I have some code that joins two streaming DataFrames
and outputs to console.
val dataFrame1 =
df1Input.withWatermark("timestamp", "40 seconds").as("A")
val dataFrame2 =
df2Input.withWatermark("timestamp", "40 seconds").as("B")
val finalDF: DataFrame = dataFrame1.join(dataFrame2,
expr(
"A.id = B.id" +
" AND " +
"B.timestamp >= A.timestamp " +
" AND " +
"B.timestamp <= A.timestamp + interval 1 hour")
, joinType = "leftOuter")
finalDF.writeStream.format("console").start().awaitTermination()
What I now want is to refactor this part to use Datasets
, so I can have some compile-time
checking.
So what I tried was pretty straightforward:
val finalDS: Dataset[(A,B)] = dataFrame1.as[A].joinWith(dataFrame2.as[B],
expr(
"A.id = B.id" +
" AND " +
"B.timestamp >= A.timestamp " +
" AND " +
"B.timestamp <= A.timestamp + interval 1 hour")
, joinType = "leftOuter")
finalDS.writeStream.format("console").start().awaitTermination()
However, this gives the following error:
org.apache.spark.sql.AnalysisException: Stream-stream outer join between two streaming DataFrame/Datasets is not supported without a watermark in the join keys, or a watermark on the nullable side and an appropriate range condition;;
As you can see, the join
code hasn't changed, so there is a watermark on both sides and a range condition.
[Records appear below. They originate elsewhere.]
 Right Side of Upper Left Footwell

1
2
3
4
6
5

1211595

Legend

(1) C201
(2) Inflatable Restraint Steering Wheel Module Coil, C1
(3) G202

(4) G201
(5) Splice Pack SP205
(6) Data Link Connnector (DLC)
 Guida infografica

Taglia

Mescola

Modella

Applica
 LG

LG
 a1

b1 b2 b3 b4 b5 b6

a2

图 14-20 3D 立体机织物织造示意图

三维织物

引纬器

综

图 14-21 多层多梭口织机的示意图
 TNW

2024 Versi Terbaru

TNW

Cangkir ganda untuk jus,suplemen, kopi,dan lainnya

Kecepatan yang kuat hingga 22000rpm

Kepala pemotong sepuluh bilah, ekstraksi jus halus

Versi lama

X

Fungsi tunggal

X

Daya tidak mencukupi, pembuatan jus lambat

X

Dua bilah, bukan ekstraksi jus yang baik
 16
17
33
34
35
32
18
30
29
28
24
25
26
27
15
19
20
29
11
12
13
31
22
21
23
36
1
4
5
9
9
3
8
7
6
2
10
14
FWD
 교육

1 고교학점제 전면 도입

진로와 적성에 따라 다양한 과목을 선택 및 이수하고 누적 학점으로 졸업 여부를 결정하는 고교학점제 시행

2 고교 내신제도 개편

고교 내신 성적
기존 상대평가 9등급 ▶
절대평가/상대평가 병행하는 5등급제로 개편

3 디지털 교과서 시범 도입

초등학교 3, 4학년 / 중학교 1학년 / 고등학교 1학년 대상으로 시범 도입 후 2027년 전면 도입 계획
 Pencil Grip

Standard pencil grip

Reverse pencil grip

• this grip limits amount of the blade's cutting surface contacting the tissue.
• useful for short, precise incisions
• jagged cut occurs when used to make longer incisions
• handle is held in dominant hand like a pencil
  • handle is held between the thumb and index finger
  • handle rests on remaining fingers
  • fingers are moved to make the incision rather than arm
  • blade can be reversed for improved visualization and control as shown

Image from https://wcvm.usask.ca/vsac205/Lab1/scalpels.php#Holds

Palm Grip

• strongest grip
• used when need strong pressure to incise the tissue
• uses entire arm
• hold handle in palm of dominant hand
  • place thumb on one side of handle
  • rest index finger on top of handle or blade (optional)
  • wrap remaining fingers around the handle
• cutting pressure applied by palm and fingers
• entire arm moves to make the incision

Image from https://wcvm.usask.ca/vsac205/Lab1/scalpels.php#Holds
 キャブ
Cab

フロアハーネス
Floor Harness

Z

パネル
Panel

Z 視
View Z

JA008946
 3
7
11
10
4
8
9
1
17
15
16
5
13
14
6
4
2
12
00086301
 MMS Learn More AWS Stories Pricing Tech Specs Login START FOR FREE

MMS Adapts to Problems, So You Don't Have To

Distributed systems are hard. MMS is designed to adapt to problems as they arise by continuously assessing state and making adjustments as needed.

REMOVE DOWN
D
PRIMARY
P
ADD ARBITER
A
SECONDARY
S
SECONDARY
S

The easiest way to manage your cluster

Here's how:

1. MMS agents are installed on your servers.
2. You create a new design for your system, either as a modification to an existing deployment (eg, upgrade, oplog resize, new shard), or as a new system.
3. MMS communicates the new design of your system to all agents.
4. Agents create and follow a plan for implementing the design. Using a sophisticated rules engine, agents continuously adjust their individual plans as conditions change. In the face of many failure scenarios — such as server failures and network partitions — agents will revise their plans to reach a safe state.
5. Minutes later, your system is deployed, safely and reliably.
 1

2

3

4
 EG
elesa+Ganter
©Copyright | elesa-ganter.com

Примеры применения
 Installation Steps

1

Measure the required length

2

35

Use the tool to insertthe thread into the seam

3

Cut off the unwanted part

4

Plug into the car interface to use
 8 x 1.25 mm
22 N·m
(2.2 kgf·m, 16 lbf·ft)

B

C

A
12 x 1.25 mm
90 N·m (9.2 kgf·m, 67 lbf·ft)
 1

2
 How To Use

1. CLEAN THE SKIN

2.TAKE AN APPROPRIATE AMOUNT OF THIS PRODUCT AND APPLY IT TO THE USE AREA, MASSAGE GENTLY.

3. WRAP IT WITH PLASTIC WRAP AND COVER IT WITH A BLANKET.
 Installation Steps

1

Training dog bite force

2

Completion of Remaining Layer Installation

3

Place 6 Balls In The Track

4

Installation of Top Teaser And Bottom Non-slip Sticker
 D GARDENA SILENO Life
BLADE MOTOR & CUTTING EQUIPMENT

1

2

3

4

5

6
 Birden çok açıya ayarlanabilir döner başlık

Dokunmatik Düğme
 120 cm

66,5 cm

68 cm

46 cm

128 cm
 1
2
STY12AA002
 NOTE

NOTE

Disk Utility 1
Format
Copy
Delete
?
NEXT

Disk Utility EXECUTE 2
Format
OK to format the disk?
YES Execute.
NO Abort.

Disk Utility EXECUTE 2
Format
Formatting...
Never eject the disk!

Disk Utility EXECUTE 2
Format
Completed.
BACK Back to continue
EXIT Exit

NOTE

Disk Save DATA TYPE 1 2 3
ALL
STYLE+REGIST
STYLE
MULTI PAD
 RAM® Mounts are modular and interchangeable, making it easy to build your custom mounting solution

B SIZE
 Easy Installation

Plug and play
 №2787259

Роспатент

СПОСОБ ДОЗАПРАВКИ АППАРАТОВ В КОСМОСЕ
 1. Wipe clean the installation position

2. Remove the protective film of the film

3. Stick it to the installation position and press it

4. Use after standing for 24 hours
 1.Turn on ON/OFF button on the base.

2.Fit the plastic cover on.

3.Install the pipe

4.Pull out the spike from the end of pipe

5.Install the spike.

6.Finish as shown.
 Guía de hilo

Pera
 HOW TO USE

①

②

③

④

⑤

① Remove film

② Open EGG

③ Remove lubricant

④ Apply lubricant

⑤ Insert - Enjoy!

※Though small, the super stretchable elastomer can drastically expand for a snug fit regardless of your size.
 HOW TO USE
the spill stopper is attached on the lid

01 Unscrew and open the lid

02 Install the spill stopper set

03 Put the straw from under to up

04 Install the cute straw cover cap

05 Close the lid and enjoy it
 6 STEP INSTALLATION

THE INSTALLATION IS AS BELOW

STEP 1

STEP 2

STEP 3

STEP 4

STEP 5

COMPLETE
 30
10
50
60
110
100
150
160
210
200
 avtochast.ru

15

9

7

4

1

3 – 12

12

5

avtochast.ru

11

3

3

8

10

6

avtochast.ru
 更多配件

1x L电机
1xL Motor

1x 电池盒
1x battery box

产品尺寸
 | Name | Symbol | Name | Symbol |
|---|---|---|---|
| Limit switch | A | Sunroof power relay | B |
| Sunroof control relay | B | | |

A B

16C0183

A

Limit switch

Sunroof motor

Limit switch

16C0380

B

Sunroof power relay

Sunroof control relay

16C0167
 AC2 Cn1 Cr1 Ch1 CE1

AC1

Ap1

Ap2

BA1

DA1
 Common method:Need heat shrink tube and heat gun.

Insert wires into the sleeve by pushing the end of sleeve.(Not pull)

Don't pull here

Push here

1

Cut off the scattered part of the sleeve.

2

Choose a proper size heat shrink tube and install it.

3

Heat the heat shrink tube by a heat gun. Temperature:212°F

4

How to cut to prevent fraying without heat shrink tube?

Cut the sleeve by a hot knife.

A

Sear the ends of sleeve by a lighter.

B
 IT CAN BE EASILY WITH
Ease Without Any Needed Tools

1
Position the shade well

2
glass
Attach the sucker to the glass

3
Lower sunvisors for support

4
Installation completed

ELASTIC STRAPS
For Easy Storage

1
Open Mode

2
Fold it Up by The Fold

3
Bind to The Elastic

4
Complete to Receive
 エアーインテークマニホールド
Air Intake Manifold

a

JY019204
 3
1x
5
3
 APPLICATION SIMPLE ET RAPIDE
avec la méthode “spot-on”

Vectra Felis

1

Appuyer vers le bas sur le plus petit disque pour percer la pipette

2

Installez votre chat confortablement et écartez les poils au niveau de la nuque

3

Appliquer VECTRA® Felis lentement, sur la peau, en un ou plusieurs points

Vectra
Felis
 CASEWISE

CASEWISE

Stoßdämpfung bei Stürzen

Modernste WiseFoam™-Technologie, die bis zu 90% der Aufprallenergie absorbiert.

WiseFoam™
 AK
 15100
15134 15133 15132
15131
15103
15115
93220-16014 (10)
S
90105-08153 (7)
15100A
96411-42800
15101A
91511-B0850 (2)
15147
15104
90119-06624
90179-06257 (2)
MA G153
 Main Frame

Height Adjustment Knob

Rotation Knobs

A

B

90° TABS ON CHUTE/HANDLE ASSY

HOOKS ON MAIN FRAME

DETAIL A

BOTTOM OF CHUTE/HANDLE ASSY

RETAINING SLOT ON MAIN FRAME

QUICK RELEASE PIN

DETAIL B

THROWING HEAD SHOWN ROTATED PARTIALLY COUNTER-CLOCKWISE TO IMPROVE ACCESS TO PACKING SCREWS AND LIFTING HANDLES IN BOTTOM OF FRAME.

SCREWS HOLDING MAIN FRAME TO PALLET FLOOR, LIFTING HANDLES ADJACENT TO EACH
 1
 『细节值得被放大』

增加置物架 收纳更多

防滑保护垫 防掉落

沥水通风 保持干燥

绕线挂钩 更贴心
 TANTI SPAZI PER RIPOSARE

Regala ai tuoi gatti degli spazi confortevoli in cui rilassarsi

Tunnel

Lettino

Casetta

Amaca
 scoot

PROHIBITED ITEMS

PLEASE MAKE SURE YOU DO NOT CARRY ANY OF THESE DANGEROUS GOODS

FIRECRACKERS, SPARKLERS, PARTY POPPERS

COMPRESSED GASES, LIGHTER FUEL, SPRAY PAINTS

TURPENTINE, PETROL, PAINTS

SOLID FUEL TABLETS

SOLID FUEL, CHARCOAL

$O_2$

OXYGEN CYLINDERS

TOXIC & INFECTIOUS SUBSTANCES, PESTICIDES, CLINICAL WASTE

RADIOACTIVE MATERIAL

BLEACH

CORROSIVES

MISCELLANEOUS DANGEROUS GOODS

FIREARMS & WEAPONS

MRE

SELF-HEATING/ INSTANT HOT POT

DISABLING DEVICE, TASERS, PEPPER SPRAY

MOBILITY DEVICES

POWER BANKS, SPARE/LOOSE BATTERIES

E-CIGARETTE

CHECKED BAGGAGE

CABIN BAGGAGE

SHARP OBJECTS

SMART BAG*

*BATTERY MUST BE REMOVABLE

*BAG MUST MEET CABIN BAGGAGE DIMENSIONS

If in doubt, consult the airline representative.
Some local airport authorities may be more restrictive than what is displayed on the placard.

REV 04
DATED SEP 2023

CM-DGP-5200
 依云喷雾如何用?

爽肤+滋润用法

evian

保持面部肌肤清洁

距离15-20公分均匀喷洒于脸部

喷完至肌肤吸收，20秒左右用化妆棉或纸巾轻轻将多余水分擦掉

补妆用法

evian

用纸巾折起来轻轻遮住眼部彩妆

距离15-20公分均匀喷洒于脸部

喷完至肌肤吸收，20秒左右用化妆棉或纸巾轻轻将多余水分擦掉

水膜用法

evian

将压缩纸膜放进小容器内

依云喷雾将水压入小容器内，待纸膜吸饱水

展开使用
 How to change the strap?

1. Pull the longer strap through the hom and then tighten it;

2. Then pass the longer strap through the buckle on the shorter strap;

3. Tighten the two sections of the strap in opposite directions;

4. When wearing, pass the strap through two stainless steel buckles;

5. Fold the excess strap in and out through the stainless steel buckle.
The only change was to use the Dataset
API instead of DataFrame
.
Also, it is fine when I use inner join
:
val finalDS: Dataset[(A,B)] = dataFrame1.as[A].joinWith(dataFrame2.as[B],
expr(
"A.id = B.id" +
" AND " +
"B.timestamp >= A.timestamp " +
" AND " +
"B.timestamp <= A.timestamp + interval 1 hour")
)
finalDS.writeStream.format("console").start().awaitTermination()
Does anyone know how can this happen?